Lulu is desire, horror, greed, amorality, resilience, freedom, destruction.
She is everything and nothing.
How does one stage a play about everything and nothing? My solution to the Lulu riddle was to employ her own trick: multiplicity.
Three Lulus.
Little Nell, Eve, Mignon; Triple Spiral; three primes of alchemy: salt, sulfur, mercury; three Fates; three Furies; triple-headed, triple-voiced, triple-pointed Hecate; tripled-faced Cerberus; Plato’s Tripartite Soul: Rational, Libidinous, Spirited; Freud’s Id-Ego-Superego; Lacan’s Real-Symbolic-Imaginary; Hegel’s Thesis-Antithesis-Synthesis; Kant’s Universal-Particular-Singular; Epicurus’s Trilemma.
Wedekind’s ‘Lulutrilemma’ is a wicked, generous system of manners sticking its tongue out simultan-eously at the bourgeoisie and the art world. His fascination with the personality splintering and death wish of his wild bunch of characters cannot be an accident. He naughtily manufactured an onto-logical burlesque of outsiders, of proto-capitalist Pierrots – prophetic harbingers of a schizoid postwar Europe.
Wedekind also affords us the ecstatic mixture of tragedy, comedy and the grotesque. Lulu, the alpha female, acts as a refracting mirror of ailing, vulnerable, entranced masculinity. Just as a GPS uses three points to determine a location, the three Lulus triangulate around the men that she skewers, dismembers, reanimates and transfigures. Engaged in a cabaret danse macabre they pull apart, re-unite, encircle one another, contradict and reconfirm themselves, speaking alternately in a single-tuned voice and in unison – in harmony and in discord, eternally damned, evermore transcendent.
The maelstrom of men in Lulu’s journey keeps coming back as reincarnated doubles in their quixotic attempt to tame and master Lulu, just as she herself sheds her skin and is perpetually reborn.
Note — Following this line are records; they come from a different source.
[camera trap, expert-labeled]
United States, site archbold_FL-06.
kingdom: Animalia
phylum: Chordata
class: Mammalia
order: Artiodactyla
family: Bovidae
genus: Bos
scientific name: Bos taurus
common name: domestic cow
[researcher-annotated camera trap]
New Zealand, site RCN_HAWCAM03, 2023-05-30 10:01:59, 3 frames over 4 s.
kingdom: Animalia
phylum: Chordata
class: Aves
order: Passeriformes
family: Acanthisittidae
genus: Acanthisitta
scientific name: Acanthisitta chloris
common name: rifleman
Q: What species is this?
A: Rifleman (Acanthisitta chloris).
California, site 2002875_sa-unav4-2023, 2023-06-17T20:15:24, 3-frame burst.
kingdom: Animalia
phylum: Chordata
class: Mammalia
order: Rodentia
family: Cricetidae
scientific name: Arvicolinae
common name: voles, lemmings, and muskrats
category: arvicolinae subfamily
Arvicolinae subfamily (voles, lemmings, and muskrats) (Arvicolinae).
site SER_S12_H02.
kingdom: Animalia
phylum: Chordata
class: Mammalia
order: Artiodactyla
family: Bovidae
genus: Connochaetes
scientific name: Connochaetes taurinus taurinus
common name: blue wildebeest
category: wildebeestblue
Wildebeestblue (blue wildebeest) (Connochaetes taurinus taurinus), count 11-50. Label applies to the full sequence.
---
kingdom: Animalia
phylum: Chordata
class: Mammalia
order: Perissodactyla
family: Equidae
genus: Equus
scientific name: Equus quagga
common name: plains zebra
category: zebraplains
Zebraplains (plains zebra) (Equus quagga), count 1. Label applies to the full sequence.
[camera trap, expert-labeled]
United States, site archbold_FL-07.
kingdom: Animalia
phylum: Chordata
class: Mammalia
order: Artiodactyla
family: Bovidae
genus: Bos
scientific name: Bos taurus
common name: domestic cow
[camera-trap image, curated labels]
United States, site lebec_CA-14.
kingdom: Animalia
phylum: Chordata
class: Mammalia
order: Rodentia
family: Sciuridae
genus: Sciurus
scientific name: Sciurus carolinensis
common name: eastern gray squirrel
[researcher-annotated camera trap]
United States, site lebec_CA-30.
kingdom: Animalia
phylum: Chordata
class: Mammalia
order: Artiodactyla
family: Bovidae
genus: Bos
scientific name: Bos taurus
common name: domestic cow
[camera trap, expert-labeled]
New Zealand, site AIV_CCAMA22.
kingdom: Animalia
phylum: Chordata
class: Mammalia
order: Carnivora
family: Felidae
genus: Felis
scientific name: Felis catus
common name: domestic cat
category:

She is the quintessential ’20s (1920s / 2020s) vamp, a word poignantly originating from vampire.
Her lovers, fathers, husbands – her own cherished demons – are like a deck of masks, worn briefly by each at a time, before slipping off in the heat of Lulu’s alchemical and quicksilver reanimations.
And somewhere in between stands Geschwitz, Lulu’s accomplice, the sublime and sublimated hermaphrodite, the prisoner and the purifier: the only incarnation of true love.